Winter 2011
·
Instructor:
Sergi Elizalde
· Lectures: MWF 12:30-1:35 in Kemeny 108
· X-hour: Tu 1:00-1:50
· Office Hours: M 10:00-11:00, F 1:40-3:30
· Office: Kemeny 332
· Email:
· Phone: 646-8191
Schedule and
homework assignments
Announcements
The final exam will take place on Tuesday, March 15 at 8:00 in Kemeny 008. There can be questions about anything covered in class from Chapters 1-4, with an emphasis on Chapters 3 and 4.
Course description
Math 28 is a course in combinatorial mathematics. Combinatorics is a branch of mathematics that studies sets (usually finite) of objects that satisfy some properties. In particular, it is concerned with "counting" the objects in a set (enumerative combinatorics), with determining when an object with a required list of properties exist, with constructing and analyzing objects meeting certain properties (as in combinatorial designs and matroid theory), with finding "largest", "smallest", or "optimal" objects (extremal combinatorics and combinatorial optimization), and with finding algebraic structures these objects may have (algebraic combinatorics).
Textbook
Combinatorics Through Guided Discovery, November 2004 edition, by Ken Bogart, available online here. You can also get a printed copy from the math department administrative office (Kemeny 102).
Grading
The course grade will be based on
·
homework (25%)
·
midterm exam (20%)
·
final exam (35%)
· class participation (20%).
Homework will be assigned daily, and due every
Monday. All the homework assignments are posted here. No late
homework will be accepted.
You are encouraged to collaborate on the homework, but what you write
has to be your own understanding of how to do the problem. You must state what
sources you have consulted, with whom you have collaborated, and from whom you
have received help.
No collaboration is permitted on exams.
Extra material
Tips on writing proofs (2-page pdf).
If you want to learn the LaTeX typesetting system for writing up homework (highly recommended), here is a page of resources (courtesy of Rebecca Weber).

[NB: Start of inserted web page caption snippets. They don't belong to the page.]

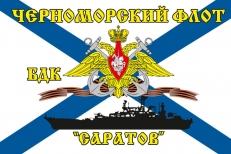 Флаг БДК «Саратов» Черноморский флот фото
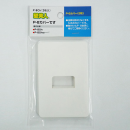 壁美人 石膏ボード用固定金具 P−8カバー(2枚入) P−8Ch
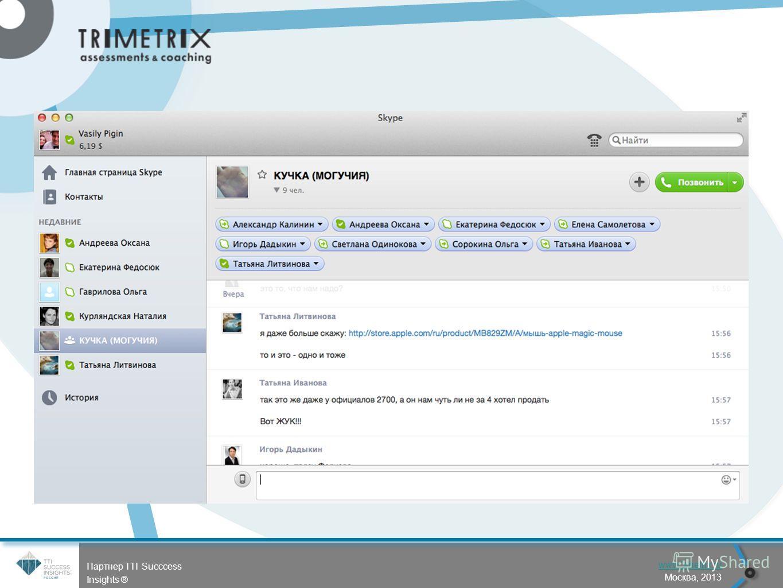 58 www.3metrix.ru Москва, 2013 Партнер TTI Succcess Insights ® Следующий Предыдущий Начало презент. Конец презент. Посл.просм.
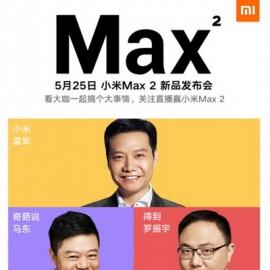 Стала известна майская дата релиза Mi Max 2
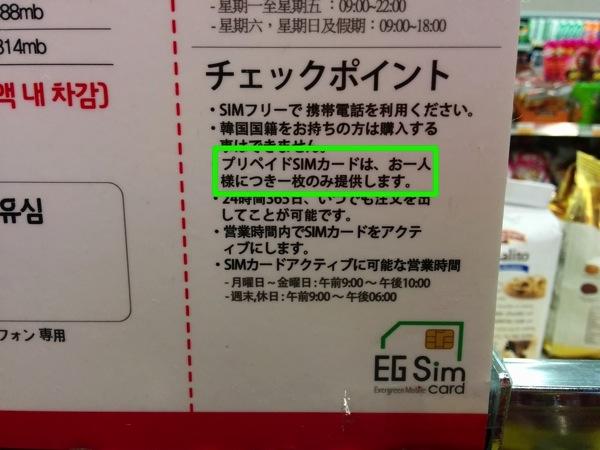 EG SIMカードに関する✔ポイント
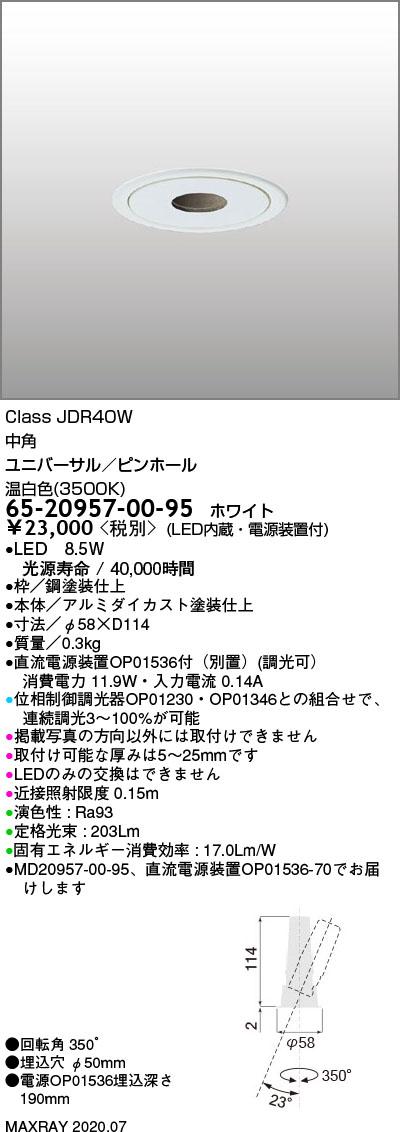 65-20957-00-95 マックスレイ 照明器具 基礎照明 INFIT φ50 LEDユニバーサルダウンライト ピンホール 中角 JDR40Wクラス 温白色(3500K) 連続調光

Students with disabilities: Students with disabilities enrolled in this course that may need disability-related classroom accommodations are encouraged to make an office appointment to see me before the end of the second week of the term. All discussions will remain confidential, although the Student Accessibility Services office may be consulted to discuss appropriate implementation of any accommodation requested.